**Work to complete:** Reproduce word for word the part of the listing below that opens with the line containing "Looking at this image, does" and closes at the end of the listing, including both the first and the last line.

◇ ◇ ◇

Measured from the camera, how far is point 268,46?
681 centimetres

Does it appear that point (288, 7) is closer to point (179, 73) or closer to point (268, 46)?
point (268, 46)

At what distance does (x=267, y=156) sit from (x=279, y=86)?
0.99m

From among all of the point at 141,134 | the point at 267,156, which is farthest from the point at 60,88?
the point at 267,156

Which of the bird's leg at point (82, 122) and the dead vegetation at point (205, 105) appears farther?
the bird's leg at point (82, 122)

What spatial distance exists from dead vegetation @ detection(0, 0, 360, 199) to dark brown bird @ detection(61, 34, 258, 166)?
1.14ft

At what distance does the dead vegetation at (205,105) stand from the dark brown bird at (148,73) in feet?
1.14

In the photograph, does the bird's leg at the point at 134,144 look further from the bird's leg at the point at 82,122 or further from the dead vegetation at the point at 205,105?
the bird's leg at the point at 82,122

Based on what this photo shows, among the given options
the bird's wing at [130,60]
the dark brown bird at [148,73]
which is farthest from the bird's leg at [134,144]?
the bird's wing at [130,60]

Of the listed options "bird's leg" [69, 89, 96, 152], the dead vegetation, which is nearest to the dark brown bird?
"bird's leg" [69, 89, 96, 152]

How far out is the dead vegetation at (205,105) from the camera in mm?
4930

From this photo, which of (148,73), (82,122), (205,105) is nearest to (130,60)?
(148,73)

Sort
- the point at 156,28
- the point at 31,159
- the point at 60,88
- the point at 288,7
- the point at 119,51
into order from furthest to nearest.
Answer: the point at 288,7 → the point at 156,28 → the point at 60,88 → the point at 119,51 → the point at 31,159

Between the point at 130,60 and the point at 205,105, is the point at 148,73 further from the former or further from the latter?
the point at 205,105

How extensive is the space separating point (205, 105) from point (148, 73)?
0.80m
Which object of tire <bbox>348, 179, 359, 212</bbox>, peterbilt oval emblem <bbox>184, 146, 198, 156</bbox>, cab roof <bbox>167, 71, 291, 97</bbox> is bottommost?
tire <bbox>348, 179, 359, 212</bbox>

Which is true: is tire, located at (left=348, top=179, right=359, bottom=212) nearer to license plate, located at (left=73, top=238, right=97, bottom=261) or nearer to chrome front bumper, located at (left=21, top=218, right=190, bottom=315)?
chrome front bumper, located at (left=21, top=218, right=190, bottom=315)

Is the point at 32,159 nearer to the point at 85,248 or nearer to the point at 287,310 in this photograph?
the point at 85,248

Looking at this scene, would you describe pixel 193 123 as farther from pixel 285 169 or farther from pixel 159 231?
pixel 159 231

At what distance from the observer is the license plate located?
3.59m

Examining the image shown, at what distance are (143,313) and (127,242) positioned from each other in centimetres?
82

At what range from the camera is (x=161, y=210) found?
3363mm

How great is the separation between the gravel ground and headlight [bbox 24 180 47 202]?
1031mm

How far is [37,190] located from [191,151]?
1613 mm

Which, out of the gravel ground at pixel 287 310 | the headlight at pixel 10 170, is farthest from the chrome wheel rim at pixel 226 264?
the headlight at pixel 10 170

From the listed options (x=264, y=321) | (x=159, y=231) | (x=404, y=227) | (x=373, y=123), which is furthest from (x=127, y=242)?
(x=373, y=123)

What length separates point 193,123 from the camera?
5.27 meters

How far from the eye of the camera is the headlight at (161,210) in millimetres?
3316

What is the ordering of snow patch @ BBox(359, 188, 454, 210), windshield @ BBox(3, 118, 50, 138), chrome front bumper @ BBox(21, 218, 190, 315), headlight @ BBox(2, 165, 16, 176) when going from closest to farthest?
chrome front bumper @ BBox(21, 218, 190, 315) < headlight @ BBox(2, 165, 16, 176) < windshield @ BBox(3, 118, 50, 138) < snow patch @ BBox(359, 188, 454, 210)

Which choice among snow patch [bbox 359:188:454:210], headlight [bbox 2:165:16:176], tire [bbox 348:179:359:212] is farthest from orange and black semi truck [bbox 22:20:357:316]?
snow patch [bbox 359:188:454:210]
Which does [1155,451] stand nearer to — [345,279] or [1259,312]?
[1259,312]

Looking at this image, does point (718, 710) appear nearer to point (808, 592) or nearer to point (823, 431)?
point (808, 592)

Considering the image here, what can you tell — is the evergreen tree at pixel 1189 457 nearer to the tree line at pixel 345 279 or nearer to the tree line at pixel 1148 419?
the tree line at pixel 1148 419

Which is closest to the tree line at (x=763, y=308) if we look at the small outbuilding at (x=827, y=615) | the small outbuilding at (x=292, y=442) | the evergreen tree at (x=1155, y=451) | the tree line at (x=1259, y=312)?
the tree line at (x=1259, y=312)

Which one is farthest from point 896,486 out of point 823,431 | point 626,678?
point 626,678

◇ ◇ ◇

**The answer:**
Looking at this image, does point (718, 710) appear nearer to point (808, 592) or nearer to point (823, 431)?
point (808, 592)

Considering the image here, what can you tell — is the evergreen tree at pixel 1189 457 nearer to the tree line at pixel 345 279 or nearer to the tree line at pixel 1148 419?
the tree line at pixel 1148 419

Which is closest to the tree line at (x=763, y=308) if we look at the small outbuilding at (x=827, y=615) | the small outbuilding at (x=292, y=442) | the evergreen tree at (x=1155, y=451) | the tree line at (x=1259, y=312)?
the tree line at (x=1259, y=312)

Which one is farthest from point 896,486 out of point 823,431 | point 626,678?
point 626,678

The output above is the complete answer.